Madrid residents snub AstraZeneca shots amid shifting safety guidance
MADRID (Reuters) – The number of Madrid residents rejecting AstraZeneca’s COVID-19 vaccine has risen sharply since Spain limited its use in people under 60 in response to concerns over adverse reactions, the regional public health chief said on Friday.
Spain introduced the restriction on Wednesday after the European Medicines Agency reported a link between the shots and a rare form of brain blood clots affecting roughly one in every 100,000 people under 60 vaccinated.

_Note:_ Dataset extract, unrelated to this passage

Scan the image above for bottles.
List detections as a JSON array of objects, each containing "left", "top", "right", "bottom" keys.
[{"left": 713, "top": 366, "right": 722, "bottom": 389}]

The following day just 10,800 Madrid residents turned up to get an AstraZeneca injection out of more than 29,000 appointments scheduled, Antonio Zapatero told a news conference, implying a rejection rate of around 63%.
As of Thursday night, only around 45% of people had confirmed their vaccine appointments for Friday, he added.
Prior to the change in guidance, the rejection rate was around 2%.
Zapatero blamed the national health ministry, which had previously been administering the drug to key workers aged over 18, for sowing confusion and putting people off the shot.
Nevertheless, long queues formed outside the city’s Wizink sports arena, now converted into a mass vaccination centre.
“This is phenomenal,” said Pilar, a retired nurse hired to help out with the inoculation drive. “The more we administer vaccines, the sooner we can return to normality.”
Spain aims to have around half its population of 47 million fully immunised by late July. So far around 6.4% have received a full course of two shots.